Muchas de estas frecuencias se fueron perdiendo en el tiempo. La última de ellas, el ‘Alvia catalán’ con destino Barcelona, que desde ayer traslada su partida a Vigo, según el Gobierno, mientras duren las obras en San Cristóbal. Con el “traslado temporal” de este convoy, son más de cinco líneas de Larga Distancia las que se han perdido en los últimos años. Unas ‘desconexiones’ que deterioran la continuidad de las rutas de largo recorrido y se pierden en el agujero ferroviario de A Coruña.
Antes incluso de la llegada de los trenes nocturnos, las conexiones de largo recorrido ya causaban furor en San Cristóbal. De hecho, el reto de unir sobre raíles España con Portugal ya era un objetivo a mediados del siglo pasado. Tanto fue así que la línea que hoy conecta Vigo y Oporto, a principios de los años 70 partía desde A Coruña. Operado por Renfe y Caminhos de Ferro Portugueses, tan solo se mantuvo disponible un año, cuando en 1972 redujo su recorrido para iniciar la ruta actual desde la ciudad olívica.
Aunque los antecedentes de pérdida de frecuencias datan de los 70, los primeros trenes que Renfe eliminó fueron los Estrella, un servicio creado a mediados de los años 80 para conectar en trayectos nocturnos A Coruña con Madrid, Barcelona y Bilbao-Hendaya. A pesar de que estos convoyes se convirtieron en los 90 como una de las principales bazas de la compañía, fueron perdiendo protagonismo en favor de servicios también nocturnos, pero más modernos, los Trenhotel. Aunque su desaparición de la oferta comercial de Renfe no ocurrió al mismo tiempo en los tres destinos. Y es que, si bien el Estrella con destino la capital y el País Vasco y Hendaya operaron por última vez en 1999, el de Barcelona no lo haría hasta diez años más tarde, en 2009.
Llegada de la pandemia
Los Trenhotel permitieron ofrecer el mismo servicio nocturno a las urbes madrileña y catalana. Pero no a las vascas y francesa. Según el experto ferroviario Carlos Pérez Fontana, la operadora pública “siempre tuvo interés en eliminar los trenes nocturnos”, aunque no lo harían finalmente hasta la pandemia. Hasta entonces, lo que hizo Renfe fue hacer el viaje menos atractivo, ofertando cada vez menos plazas y unos horarios poco competitivos. Según Fontana, “la pandemia fue la excusa perfecta” para retirarlos de la oferta comercial. Cuando ésta pasó, aunque mucha gente reclamó el servicio, la operadora ni siquiera planteó su vuelta.

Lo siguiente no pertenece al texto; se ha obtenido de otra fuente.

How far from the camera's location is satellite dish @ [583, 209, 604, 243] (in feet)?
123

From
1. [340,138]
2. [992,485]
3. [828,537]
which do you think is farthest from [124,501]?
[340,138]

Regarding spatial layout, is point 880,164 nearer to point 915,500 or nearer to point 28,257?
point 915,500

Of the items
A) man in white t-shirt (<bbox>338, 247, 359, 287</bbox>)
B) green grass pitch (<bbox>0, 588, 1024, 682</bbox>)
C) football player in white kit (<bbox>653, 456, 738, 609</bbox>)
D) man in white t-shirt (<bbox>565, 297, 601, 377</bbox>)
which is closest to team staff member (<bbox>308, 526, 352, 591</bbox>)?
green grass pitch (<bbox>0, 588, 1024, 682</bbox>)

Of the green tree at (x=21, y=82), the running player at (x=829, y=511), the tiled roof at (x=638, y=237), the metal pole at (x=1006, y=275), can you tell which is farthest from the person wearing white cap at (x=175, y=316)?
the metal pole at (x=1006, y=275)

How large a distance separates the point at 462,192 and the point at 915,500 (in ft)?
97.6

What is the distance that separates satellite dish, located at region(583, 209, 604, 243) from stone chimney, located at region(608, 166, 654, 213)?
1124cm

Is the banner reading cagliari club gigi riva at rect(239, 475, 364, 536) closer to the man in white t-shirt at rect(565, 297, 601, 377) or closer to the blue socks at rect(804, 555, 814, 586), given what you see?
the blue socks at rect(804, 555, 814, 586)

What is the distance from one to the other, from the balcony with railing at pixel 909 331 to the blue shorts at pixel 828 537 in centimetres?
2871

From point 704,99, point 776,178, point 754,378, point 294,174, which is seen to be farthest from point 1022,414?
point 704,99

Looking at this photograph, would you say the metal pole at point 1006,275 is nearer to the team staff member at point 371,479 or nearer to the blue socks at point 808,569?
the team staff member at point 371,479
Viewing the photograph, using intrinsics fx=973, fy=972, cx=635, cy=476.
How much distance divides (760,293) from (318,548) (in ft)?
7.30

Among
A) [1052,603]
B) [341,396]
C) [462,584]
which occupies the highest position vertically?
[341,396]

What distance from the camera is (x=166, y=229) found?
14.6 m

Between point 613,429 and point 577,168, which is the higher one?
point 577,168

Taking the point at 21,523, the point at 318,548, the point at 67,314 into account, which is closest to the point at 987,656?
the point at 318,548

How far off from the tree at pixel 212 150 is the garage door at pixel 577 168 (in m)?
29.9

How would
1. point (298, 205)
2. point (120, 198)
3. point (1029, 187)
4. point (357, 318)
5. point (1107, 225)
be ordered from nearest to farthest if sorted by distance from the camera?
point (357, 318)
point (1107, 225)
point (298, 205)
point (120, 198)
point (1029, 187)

Algo similar ocurrió con el tren hacia Bilbao-San Sebastián-Irún, vigente desde los años 70 y que Renfe también decidió eliminar en la pandemia. Antes del estado de alarma, circuló con los coches de viajeros Arco –retirados por un problema de amianto y posteriormente vendidos a Portugal (hoy operan la línea Valença-Oporto)– y fue sustituto por trenes Talgo, aunque solamente circuló unos días más antes de su retirada. Algo más de un lustro después, San Cristóbal pierde otra frecuencia directa a ciudades importantes. Desde ayer, para ir a Barcelona se tendrá que hacer transbordo en Santiago. Cuando, previsiblemente a finales de año, la estación de tren coruñesa luzca nueva y moderna, habrá que ver si, como el turrón, la línea vuelve por Navidad.